Passage to read ▸
────────────────────────────────────────

Police cars surrounded the headquarters of the Central American Institute of Business Administration (INCAE), hours before its confiscation was made official by the Ministry of the Interior (MIGOB) on September 25.
The police subsequently entered the Francisco de Sola campus, which covers some 95 blocks and is estimated to be worth more than US$30 million, to carry out a new robbery ordered by the regime of Daniel Ortega and Rosario Murillo.
The INCAE campus is located in Montefresco, on the outskirts of Managua. It has academic buildings, student housing, bank facilities, a gym, convenience stores, study centers, various sports areas (soccer fields, tennis courts and swimming pools).
“They have closed our wonderful Managua campus with world-class facilities,” wrote the rector of INCAE, Enrique Bolaños Abaunza, after the confiscation took place.
The confiscation of INCAE is one of the latest executed by the regime of Daniel Ortega and Rosario Murillo against critical and opposition institutions. This confiscation crusade began with media and NGO’s facilities, and then advanced with the seizure of diplomatic offices, universities and some opponents’ houses.

────────────────────────────────────────

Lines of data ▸
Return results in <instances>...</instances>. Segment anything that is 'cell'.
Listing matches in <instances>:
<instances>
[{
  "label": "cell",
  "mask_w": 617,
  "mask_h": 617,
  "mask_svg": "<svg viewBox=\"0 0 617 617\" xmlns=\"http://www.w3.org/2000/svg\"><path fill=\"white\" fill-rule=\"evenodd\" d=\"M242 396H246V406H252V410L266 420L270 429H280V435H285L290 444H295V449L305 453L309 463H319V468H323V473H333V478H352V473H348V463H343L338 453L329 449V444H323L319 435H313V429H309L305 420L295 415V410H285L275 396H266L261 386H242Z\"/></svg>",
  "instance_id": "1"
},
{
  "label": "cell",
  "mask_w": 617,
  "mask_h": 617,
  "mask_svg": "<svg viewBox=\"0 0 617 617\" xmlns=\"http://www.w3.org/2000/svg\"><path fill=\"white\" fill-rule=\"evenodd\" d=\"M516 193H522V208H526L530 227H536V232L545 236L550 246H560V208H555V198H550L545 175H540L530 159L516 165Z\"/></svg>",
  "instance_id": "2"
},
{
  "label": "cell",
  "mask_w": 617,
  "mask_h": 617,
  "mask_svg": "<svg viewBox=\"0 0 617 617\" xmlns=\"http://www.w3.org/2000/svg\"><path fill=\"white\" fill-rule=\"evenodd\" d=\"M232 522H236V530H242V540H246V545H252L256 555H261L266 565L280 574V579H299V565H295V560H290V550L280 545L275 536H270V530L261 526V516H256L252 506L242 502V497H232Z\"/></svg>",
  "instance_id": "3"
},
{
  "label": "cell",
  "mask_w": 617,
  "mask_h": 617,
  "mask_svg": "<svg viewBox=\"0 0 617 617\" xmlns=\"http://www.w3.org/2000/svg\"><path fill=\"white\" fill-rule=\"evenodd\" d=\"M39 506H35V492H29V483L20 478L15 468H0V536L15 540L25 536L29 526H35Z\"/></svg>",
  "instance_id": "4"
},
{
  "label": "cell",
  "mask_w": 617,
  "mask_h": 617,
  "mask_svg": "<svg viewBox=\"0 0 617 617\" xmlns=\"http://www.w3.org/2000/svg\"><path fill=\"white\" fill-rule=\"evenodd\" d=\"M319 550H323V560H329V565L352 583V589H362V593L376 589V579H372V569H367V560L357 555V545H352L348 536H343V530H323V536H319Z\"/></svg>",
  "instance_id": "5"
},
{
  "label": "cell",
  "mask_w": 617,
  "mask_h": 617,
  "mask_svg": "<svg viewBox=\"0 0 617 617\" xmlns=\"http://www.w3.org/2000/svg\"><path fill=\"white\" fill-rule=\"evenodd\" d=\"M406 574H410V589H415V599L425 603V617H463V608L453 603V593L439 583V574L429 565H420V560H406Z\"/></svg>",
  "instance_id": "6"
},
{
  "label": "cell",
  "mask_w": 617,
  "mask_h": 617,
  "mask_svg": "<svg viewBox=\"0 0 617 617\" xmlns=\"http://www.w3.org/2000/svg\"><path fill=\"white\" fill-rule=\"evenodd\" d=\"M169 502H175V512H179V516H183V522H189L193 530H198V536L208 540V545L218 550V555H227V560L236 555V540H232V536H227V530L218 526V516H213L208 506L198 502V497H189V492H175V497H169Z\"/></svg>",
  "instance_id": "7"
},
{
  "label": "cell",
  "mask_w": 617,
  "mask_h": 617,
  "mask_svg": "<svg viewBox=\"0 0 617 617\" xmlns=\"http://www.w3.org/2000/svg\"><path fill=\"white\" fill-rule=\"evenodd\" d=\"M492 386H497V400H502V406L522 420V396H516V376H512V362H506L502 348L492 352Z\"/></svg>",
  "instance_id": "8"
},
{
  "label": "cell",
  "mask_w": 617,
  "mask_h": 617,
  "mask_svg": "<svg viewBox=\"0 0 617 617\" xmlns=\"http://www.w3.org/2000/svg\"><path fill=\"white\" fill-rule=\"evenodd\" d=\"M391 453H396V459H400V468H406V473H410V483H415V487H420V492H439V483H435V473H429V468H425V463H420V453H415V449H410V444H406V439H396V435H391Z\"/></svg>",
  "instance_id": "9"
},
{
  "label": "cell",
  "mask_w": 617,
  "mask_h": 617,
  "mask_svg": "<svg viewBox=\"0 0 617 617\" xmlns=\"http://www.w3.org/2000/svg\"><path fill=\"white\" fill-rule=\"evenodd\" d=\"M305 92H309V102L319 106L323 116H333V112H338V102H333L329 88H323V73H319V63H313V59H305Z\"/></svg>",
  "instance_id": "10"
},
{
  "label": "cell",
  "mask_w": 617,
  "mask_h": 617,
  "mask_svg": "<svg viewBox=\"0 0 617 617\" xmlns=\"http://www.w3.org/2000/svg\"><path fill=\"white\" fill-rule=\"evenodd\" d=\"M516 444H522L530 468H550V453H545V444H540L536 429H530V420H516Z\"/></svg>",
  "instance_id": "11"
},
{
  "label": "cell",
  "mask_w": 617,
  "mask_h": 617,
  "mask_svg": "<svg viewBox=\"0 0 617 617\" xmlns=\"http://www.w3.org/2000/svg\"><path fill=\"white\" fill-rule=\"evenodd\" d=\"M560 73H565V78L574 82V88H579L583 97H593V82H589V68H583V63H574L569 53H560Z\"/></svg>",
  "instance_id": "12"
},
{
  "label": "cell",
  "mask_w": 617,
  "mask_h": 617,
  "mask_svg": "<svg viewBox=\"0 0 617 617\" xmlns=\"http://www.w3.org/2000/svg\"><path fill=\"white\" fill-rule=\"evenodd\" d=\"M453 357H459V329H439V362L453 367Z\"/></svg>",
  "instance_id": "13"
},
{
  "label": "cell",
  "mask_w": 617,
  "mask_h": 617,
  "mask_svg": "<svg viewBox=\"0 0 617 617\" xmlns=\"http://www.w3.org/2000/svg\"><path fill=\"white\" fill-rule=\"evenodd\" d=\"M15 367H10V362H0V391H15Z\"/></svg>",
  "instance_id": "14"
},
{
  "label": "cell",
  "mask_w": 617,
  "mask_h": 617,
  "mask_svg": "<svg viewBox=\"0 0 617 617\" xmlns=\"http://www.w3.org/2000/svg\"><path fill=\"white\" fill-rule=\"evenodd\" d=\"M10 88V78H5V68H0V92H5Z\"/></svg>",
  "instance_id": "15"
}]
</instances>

────────────────────────────────────────

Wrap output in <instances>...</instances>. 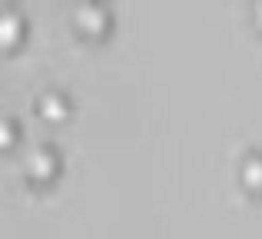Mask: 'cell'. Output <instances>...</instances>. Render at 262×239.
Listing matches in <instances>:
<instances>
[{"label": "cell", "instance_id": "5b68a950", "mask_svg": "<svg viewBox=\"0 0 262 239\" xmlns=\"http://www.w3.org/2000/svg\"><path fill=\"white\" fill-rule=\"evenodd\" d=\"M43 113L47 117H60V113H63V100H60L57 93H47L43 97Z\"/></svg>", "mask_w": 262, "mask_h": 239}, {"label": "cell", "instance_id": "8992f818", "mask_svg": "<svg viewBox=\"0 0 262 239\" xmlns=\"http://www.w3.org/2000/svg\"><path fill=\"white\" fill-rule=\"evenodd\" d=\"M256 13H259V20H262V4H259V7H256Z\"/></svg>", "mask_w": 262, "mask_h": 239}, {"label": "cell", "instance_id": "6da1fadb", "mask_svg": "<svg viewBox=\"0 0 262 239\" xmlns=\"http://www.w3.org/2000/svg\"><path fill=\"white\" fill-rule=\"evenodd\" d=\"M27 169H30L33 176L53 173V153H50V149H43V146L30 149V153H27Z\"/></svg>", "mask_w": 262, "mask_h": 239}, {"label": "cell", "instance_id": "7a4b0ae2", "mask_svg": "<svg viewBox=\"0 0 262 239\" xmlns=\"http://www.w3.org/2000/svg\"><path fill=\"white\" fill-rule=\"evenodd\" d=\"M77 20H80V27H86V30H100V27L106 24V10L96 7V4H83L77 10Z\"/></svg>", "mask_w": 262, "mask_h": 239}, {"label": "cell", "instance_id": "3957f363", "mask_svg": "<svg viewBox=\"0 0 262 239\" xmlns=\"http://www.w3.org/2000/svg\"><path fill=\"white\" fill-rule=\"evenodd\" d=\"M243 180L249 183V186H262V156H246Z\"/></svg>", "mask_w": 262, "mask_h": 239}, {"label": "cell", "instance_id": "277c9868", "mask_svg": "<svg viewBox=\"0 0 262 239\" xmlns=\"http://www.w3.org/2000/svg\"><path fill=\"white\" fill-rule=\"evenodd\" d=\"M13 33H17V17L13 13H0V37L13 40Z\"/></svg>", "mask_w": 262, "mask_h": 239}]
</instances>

────────────────────────────────────────

Requests ▸
1 - Answer these questions from the report on the INCAE confiscation:
(a) On what date did the Ministry of the Interior make the confiscation official?
(b) How many blocks does the Francisco de Sola campus cover?
(c) Who is the rector of INCAE?
2 - Carry on the report on the INCAE confiscation from its final sentence.
None of the data is needed here.

Answers given ▸
1 -
(a) September 25
(b) Some 95 blocks
(c) Enrique Bolaños Abaunza

2 -
This list includes properties worth millions of dollars, such as the INCAE campus, the properties of the Jesuit Order, which includes the facilities of the Central American University (UCA), and the building where the newspaper La Prensa used to operate. These are properties worth more than US$20 million, whose institutions had more than 50 years of history in Nicaragua.
More than 4,000 graduates at INCAE Nicaragua
The Incae Business School was founded in 1964 by Central American businessmen, former U.S. President John F. Kennedy and the Harvard Business School, and in addition to the Managua campus it has another one in Costa Rica, the Walter Kissling Gam campus, and is defined as the best business school in Latin America.
According to INCAE’s press release, the Nicaragua campus has seen more than 4,000 students graduate. It adds that more than 6000 professionals are currently trained at INCAE, both in physical and virtual modality, with open and corporate programs.
Since the 2018 crisis, this house of studies moved most operations to the campus in Alajuela, Costa Rica, to ensure the safety of its international students. Activities in Nicaragua were reduced to a minimum: at the time of its closure it had about 80 collaborators and five professors.
More than confiscations, they are property thefts, say those affected.
Political scientist Felix Maradiaga, who graduated from INCAE, said that this is “a confiscatory voracity” on the part of the Ortega-Murillo regime. “Undoubtedly there is an appetite for taking what belongs to others, which is an old trick of the Sandinista Front,” adds the former political prisoner.
Juan Lorenzo Holmann, manager of the newspaper La Prensa, qualifies these confiscations, such as the one made to the facilities of the newspaper he managed, as a “robbery, because there is no legal basis for doing so”.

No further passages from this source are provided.